Federally Protected Bats Halt Construction
Plaistow -- The groundbreaking of a new public safety complex has been delayed by more than a month due to the discovery of endangered bats.
The tree adjacent to the current complex is likely the home to Northern Long-eared Bats. This species is federally protected. The construction project would impact a small portion of the tree line, so the Army Corps of Engineers has asked the town to put a hold on the work until the end of August, when the habitat cycle has ended for this species.
This set-back has made the tight $8.5 million budget almost impossible to meet.
"An unknown that came up last week was that we have, potentially, regulatory responsibility to protect the habitat for bats that live in a small area right adjacent to the safety complex. We're in a race against time and winter and escalation in costs," said Town Manager Sean Fitzgerald.
The bats were listed as a threatened species (one level below endangered) when a rapid decline hit their population in 2006. The decline was caused by a fungal disease called White Nose Syndrome.
Fitzgerald has said that the regulation has a one-acre minimum. The construction would have to disturb more than one acre of the bats' habitat. This project only plans to cut 1/4 of an acre of their habitat, so he's hoping to "seek relief" from regulators. However, he's not confident he can beat the system.
"I don't think we're going to prevail. I hate to be the bearer of bad news, but we've been in this before - turtles and bats and other things - and we just don't make any headway," Fitzgerald said.

Material provided:
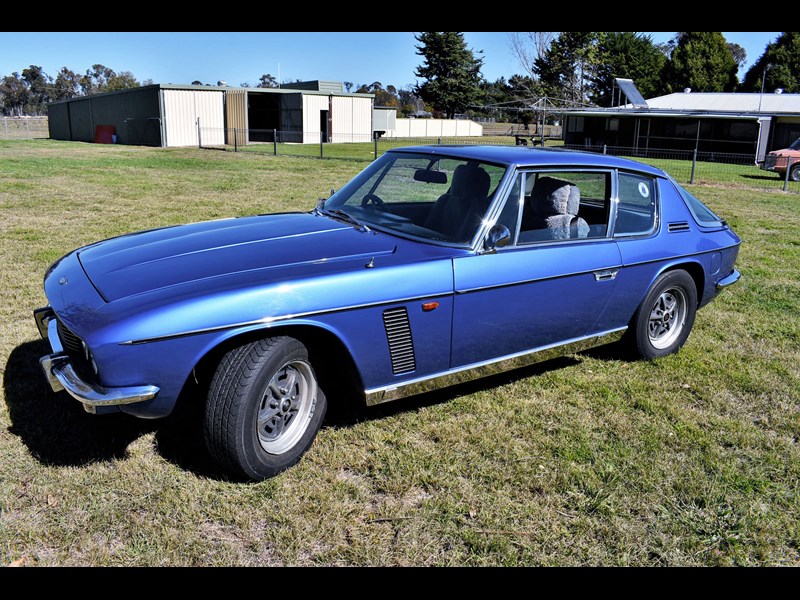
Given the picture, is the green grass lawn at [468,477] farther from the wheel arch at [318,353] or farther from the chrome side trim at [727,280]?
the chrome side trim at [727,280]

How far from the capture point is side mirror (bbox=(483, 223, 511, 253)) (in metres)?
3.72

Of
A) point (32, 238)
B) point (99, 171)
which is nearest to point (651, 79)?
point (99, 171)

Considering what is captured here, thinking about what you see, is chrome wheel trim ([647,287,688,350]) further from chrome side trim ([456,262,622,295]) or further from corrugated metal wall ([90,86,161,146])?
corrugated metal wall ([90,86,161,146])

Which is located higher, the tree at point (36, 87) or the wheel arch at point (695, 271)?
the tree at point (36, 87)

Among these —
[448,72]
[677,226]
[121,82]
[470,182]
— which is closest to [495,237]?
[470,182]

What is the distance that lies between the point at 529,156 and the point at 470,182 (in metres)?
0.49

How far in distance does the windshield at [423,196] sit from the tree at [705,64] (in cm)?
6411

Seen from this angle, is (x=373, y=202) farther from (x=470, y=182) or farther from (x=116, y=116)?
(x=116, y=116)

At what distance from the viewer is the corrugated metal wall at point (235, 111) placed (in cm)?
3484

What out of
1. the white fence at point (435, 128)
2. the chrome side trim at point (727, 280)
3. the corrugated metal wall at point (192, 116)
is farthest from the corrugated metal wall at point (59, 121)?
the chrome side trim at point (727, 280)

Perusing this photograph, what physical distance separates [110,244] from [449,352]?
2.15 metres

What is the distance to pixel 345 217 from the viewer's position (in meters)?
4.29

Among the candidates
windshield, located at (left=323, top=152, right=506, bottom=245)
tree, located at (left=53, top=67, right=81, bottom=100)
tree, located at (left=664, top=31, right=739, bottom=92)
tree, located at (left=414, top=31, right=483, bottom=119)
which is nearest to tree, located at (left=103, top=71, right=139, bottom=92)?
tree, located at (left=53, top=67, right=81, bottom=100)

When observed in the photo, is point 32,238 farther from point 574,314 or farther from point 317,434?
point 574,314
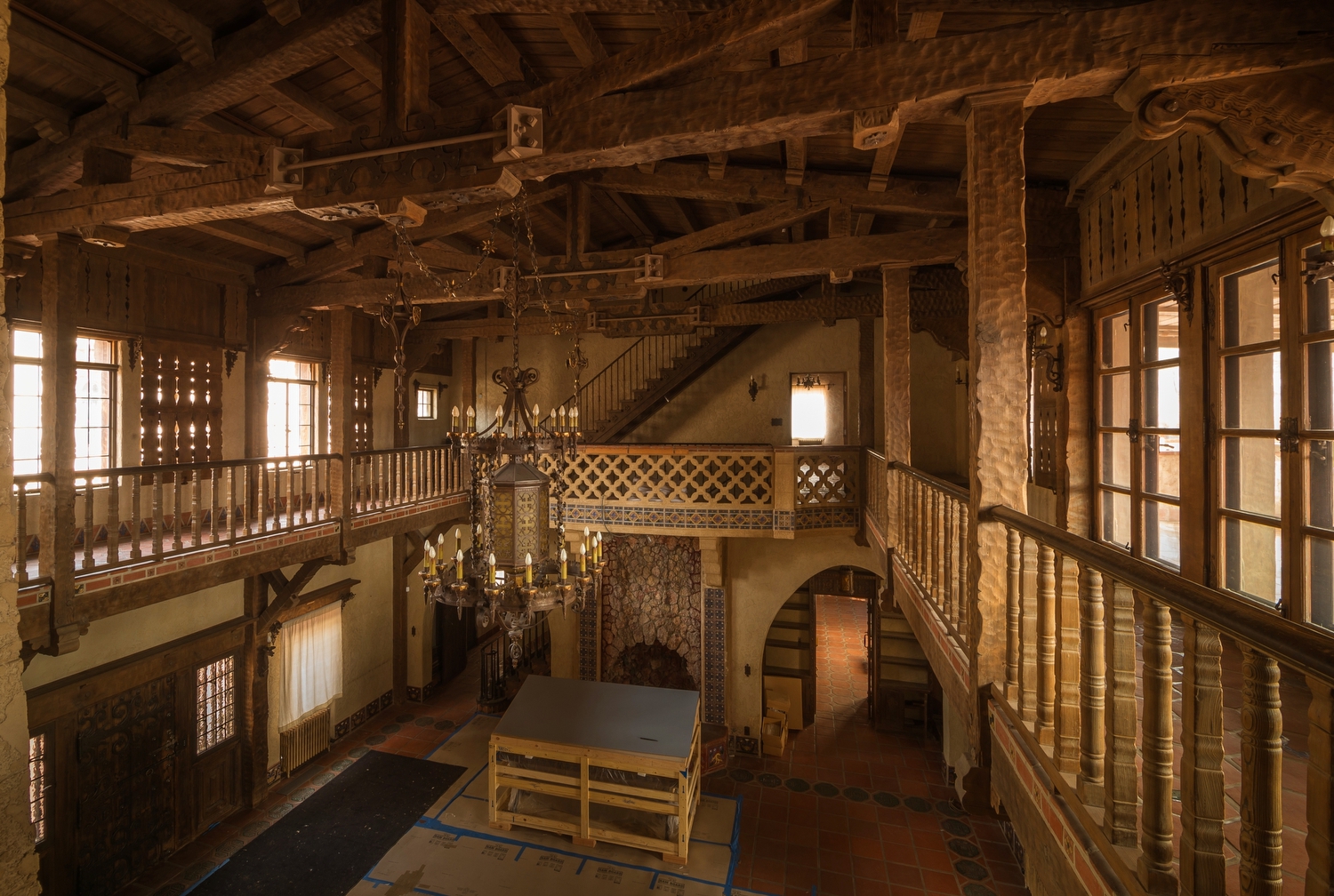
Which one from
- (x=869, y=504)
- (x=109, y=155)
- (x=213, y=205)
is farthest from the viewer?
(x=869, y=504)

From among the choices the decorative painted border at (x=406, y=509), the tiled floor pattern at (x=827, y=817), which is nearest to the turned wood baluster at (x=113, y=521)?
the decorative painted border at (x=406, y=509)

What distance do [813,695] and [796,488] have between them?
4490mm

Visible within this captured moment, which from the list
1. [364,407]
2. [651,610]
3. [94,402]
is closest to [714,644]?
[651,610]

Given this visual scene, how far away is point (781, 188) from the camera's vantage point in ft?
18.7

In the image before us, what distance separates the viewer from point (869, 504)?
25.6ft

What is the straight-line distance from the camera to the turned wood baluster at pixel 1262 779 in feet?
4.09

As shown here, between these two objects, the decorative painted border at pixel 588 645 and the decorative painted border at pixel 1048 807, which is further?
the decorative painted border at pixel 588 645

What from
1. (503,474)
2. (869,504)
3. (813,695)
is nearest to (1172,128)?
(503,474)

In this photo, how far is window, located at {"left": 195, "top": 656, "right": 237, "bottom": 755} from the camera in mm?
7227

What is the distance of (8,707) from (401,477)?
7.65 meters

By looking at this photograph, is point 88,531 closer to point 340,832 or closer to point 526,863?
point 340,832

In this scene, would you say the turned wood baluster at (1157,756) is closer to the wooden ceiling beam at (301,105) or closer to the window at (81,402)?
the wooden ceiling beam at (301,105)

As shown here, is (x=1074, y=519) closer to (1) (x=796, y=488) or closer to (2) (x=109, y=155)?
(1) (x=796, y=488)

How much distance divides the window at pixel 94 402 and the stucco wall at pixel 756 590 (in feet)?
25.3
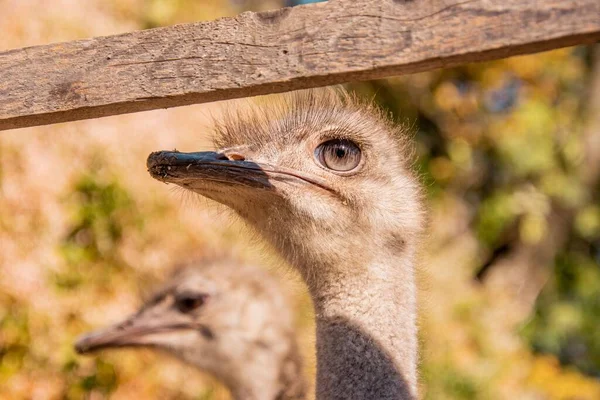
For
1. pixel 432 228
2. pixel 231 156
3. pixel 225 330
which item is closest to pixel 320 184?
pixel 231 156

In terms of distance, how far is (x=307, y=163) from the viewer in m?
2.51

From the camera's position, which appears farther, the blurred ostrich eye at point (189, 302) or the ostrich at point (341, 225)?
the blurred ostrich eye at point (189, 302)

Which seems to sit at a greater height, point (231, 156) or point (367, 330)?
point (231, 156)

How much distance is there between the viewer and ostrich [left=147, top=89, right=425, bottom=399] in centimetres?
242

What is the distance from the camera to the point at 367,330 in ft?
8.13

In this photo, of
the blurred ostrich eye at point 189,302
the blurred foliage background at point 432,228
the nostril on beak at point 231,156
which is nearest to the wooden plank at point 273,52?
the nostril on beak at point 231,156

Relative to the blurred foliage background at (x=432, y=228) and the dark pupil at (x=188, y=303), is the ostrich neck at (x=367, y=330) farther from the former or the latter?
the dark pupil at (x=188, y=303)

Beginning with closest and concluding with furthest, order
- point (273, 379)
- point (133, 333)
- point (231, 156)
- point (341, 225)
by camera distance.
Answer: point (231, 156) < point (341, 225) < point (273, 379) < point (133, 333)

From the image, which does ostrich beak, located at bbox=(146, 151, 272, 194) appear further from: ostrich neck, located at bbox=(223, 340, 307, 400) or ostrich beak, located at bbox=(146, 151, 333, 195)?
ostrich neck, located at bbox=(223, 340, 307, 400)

The problem:
Update the stretch of the bat article from "The bats were" through "White Nose Syndrome.", changing "threatened species" to "vulnerable species".

Answer to this problem:
The bats were listed as a vulnerable species (one level below endangered) when a rapid decline hit their population in 2006. The decline was caused by a fungal disease called White Nose Syndrome.